Thin is in – Part 2

Apple has again come out with an exciting new platform. It is the MacBook Air and it has definitely created a new buzz in the PC industry. The Lorado Ultra thin concept had led the path in showcasing what these kind of systems can be (see “The World’s Thinnest Notebook“). Apple has definitely created a wonder in this category – and thin is now definitely in!!!

These systems will soon become the new norm for the industry (just like the Motorola RAZR in cellphones) and does take a lot of innovation in system design to develop a product like this. With Intel’s newly announced CPU and associated platform components in small form factor, system design is simpler and the system thermals is no longer the thickness limiter. Interestingly enough the LAN connector and optical disks are fundamental thickness limiters and these ultra-thin systems will need to remove these components to achieve the desired thinness (as shown in the Lorado Ultra-thin concept).

As this category develops, there will be more and more systems that provide the thin, light and exciting form factor experience to users. The race continues!
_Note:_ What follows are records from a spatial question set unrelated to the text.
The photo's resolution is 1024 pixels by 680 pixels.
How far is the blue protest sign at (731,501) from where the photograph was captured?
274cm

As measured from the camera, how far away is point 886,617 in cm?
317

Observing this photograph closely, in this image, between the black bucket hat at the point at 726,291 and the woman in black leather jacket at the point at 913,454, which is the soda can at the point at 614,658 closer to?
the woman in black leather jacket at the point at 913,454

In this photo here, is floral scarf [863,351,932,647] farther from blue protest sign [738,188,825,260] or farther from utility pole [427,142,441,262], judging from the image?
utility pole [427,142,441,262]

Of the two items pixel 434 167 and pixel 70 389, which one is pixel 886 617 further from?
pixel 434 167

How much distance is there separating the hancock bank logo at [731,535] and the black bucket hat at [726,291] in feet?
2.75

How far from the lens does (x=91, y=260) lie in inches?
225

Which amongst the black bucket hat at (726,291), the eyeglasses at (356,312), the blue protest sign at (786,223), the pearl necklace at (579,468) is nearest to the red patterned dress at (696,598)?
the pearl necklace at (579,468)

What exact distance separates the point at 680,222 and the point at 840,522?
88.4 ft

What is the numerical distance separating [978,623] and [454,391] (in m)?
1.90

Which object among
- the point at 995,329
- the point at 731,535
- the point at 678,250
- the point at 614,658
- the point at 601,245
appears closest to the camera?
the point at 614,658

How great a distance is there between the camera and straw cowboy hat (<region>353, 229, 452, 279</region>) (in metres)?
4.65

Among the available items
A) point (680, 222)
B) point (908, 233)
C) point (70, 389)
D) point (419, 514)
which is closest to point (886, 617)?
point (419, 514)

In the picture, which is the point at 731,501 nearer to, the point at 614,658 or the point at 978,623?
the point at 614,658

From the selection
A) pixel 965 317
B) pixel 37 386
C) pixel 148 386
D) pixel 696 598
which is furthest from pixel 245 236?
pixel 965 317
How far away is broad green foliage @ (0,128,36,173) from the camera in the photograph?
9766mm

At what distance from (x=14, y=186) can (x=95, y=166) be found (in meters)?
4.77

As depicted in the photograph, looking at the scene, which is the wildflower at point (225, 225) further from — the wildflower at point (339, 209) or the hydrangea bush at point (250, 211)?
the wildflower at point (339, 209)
4 Responses to Thin is in – Part 2

  1. One thing is confusing – the price of SSD version. Why does it need this lobbying for old-fashioned hard disks – their place is in the RAID systems and not in light-weight and working for the whole day at least notebooks for people.

  2. Burnie says:

    SSD is more expensive because it is a lot faster and a lot harder to break, Michael, no other reason than that ^^

  3. Amazing things, when a USB flash drive – for example, Kingston DTI 4 GB – costs 19,99$ at, consumer would expect 64 Gb – 20$ x 16 – * 320$ for SSD * and not 1300$ added to MacBook Air’s price + 200$ – the price of replaced 1.8″ 80 Gb hard drive. Even considering that SSD version has a slighter faster processor (1,6 Ghz vs. 1,8Ghz), the price is too high for SSD notebooks now.